**Objective:** Please format the lines from the one containing "Which of the red" through the one containing "0.98 meters", both included, as a JSON list of strings with one string per line and blank lines omitted.
···
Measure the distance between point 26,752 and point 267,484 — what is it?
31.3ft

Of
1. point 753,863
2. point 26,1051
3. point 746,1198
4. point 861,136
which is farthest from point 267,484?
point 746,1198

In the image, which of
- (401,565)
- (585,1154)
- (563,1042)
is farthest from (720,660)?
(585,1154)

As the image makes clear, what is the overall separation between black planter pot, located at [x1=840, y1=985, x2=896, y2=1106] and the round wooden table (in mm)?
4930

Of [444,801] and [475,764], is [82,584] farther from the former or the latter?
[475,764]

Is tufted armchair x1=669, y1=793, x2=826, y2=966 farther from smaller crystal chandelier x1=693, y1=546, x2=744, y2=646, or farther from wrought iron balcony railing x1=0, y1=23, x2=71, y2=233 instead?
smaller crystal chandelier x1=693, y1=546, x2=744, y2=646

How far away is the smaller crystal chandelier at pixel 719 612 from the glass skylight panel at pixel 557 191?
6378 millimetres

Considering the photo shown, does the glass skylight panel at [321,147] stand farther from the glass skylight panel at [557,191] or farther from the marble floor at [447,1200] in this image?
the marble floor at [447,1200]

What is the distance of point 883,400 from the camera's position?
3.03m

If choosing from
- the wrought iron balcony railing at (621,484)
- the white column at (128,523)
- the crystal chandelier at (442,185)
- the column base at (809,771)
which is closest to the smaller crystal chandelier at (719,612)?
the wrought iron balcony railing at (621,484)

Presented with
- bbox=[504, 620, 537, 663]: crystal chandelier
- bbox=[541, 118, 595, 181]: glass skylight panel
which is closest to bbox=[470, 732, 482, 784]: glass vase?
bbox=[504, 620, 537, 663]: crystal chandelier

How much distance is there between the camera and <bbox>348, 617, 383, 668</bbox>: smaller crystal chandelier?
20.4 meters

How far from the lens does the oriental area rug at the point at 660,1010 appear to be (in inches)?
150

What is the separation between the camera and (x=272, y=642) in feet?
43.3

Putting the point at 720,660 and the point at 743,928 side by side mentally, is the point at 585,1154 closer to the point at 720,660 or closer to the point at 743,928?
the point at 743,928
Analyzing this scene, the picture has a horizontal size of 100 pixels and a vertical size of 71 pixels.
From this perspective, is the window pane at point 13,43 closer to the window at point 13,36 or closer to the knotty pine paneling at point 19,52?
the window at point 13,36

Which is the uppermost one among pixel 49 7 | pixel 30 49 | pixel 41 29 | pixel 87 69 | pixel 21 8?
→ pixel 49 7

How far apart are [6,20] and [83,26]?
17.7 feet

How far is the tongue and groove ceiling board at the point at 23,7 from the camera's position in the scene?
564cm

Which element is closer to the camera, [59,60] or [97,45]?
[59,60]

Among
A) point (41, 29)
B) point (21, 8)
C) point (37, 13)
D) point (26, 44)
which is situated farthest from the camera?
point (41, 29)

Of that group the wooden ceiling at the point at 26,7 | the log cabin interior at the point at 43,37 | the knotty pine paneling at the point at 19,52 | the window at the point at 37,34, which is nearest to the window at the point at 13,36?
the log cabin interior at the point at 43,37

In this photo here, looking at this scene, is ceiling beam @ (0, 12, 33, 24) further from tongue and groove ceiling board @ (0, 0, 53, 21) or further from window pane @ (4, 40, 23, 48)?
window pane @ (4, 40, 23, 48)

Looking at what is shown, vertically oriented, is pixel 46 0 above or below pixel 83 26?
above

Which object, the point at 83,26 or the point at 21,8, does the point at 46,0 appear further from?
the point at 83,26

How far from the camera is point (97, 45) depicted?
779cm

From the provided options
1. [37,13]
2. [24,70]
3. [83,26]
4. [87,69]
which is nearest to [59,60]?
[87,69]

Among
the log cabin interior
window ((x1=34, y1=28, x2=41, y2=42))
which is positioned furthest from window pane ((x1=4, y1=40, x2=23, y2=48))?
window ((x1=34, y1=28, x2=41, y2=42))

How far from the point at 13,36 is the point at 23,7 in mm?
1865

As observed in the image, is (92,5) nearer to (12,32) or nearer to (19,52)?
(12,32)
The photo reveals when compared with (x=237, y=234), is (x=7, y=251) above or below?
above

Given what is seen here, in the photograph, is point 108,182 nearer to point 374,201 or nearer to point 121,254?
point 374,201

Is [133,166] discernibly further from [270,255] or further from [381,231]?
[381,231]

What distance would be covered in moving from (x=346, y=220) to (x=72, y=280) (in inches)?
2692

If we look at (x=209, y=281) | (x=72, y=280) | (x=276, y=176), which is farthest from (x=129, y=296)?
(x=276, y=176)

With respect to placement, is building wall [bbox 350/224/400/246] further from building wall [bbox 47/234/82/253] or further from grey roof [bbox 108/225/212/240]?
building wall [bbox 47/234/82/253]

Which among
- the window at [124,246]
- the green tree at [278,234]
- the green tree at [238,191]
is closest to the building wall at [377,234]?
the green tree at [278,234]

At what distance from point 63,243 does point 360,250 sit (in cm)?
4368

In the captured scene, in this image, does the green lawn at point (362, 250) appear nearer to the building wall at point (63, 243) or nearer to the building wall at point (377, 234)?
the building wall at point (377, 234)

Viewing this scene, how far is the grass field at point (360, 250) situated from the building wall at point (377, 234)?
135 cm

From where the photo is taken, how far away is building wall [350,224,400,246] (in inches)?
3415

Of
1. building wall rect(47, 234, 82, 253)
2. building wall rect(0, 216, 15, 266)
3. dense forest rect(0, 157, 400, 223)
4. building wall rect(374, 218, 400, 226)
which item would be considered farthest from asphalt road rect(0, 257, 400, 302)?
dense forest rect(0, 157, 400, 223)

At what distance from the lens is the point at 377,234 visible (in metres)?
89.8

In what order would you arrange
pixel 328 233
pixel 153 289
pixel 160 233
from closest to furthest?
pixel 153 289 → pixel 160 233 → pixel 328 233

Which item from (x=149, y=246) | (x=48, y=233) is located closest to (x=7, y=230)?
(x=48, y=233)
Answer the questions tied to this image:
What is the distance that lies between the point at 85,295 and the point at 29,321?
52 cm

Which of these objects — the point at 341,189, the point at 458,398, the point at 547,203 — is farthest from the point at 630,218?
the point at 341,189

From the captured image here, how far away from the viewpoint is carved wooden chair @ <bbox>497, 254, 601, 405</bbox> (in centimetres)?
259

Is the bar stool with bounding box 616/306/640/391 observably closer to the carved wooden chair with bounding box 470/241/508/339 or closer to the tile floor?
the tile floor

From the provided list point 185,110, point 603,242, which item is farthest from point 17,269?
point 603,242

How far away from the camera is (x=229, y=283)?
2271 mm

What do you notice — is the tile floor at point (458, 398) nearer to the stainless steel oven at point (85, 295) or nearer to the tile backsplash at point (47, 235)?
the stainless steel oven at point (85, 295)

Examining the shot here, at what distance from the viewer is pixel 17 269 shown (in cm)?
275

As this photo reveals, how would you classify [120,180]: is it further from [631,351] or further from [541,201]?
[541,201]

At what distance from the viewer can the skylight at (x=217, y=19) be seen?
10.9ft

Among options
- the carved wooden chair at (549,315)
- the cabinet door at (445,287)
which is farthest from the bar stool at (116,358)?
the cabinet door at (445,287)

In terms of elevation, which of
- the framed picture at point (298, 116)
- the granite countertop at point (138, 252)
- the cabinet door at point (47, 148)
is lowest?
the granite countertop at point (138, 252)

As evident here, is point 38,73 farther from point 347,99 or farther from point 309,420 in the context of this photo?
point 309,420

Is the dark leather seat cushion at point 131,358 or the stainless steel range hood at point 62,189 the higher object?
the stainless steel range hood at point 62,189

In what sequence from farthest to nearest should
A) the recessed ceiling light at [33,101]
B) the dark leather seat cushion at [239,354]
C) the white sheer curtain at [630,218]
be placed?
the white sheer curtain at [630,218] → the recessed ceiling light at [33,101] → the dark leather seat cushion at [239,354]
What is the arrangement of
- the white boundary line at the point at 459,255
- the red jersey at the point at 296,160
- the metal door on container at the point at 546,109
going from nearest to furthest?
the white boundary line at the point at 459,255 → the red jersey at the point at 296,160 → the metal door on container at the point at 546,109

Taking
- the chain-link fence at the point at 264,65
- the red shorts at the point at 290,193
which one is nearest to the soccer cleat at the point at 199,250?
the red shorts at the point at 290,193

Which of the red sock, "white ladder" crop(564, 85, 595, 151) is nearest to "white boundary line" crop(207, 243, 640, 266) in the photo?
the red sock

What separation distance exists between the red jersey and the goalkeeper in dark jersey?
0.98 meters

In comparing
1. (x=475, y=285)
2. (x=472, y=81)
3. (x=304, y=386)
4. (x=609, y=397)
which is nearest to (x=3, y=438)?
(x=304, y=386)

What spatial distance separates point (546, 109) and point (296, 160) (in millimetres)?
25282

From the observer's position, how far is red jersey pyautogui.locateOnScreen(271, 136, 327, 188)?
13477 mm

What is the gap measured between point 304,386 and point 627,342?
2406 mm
···
**The answer:**
[
  "Which of the red sock, \"white ladder\" crop(564, 85, 595, 151) is nearest to \"white boundary line\" crop(207, 243, 640, 266) in the photo?",
  "the red sock",
  "What separation distance exists between the red jersey and the goalkeeper in dark jersey?",
  "0.98 meters"
]